The CEP software system provides facilities to archive groups of potentially very large websites, such as are encountered in state government agencies. Web harvesting is performed by spiders, and complete version histories are kept for all websites so processed. A variety of statistical products useful for management of both websites and web archives are produced. The system is released under open-source license, and is built using other open source systems.
This software has been developed by the Graduate School of Library and Information Science (GSLIS) at the University of Illinois, Urbana-Champaign (UIUC) under funding from Institute for Museum and Library Services (IMLS) National Leadership Grants, and from the Illinois State Library (ISL).

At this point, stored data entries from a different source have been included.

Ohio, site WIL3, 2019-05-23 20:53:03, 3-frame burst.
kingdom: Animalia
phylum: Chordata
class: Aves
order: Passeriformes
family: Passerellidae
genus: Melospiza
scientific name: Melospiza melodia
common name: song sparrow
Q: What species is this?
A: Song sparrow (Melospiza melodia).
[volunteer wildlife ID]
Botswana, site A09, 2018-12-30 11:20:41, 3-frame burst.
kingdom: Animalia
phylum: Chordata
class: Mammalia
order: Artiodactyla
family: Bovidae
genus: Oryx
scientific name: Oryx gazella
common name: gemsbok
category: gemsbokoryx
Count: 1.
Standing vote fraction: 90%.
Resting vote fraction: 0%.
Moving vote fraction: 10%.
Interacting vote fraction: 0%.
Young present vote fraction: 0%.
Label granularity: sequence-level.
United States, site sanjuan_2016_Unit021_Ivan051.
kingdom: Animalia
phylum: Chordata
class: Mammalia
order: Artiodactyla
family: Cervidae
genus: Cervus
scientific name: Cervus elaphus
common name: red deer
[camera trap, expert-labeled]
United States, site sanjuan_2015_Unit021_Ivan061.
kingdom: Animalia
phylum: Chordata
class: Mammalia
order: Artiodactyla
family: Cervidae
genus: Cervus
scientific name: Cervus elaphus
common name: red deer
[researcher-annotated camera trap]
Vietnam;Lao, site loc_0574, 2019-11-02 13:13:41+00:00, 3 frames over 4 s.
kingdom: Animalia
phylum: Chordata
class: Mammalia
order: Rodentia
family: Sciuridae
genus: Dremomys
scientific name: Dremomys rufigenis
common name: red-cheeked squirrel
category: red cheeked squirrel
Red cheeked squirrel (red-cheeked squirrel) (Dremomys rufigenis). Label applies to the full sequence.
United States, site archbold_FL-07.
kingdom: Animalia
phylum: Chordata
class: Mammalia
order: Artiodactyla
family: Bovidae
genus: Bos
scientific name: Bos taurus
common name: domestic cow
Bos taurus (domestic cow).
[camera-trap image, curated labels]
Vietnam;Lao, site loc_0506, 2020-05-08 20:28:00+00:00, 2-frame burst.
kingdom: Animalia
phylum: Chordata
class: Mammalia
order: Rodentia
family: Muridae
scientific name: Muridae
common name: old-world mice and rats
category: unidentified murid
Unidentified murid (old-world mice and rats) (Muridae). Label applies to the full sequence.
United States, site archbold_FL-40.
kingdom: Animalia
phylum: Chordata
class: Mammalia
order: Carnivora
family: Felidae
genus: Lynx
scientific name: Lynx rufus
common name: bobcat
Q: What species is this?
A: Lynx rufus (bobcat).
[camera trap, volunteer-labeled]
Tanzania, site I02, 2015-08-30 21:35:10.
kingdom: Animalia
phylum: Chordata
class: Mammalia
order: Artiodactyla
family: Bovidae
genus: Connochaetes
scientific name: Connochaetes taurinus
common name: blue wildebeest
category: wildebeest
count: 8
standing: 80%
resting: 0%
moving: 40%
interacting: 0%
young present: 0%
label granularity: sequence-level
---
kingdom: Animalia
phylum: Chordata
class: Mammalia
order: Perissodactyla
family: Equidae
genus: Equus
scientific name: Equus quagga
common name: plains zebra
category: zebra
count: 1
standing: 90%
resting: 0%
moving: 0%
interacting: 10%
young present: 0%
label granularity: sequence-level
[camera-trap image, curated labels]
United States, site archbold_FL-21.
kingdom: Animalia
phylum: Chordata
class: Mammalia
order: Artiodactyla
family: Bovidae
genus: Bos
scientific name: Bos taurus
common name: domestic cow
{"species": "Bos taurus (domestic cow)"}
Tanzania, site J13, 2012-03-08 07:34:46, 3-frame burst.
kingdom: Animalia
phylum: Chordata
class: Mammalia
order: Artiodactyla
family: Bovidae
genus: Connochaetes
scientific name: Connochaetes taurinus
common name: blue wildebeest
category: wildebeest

This guide reflects CEP software version 1.1 of 6 March 2007. A companion document, the CEP Installation Guide, details the installation of the associated open-source modules and the initial installation of the CEP software itself. This document picks up from there and describes the configuration of CEP and the configuration and operation of all the archiving spiders.
The Electronic Archives Project (EAP) homepage at GSLIS is http://www.isrl.uiuc.edu/pep/, and includes materials on the associated Illinois Government Information search engine and the Illinois Electronic Documents Initiative permanent digital library for "born digital" Illinois State Government publications. Larry S. Jackson is the EAP Principal Investigator at GSLIS.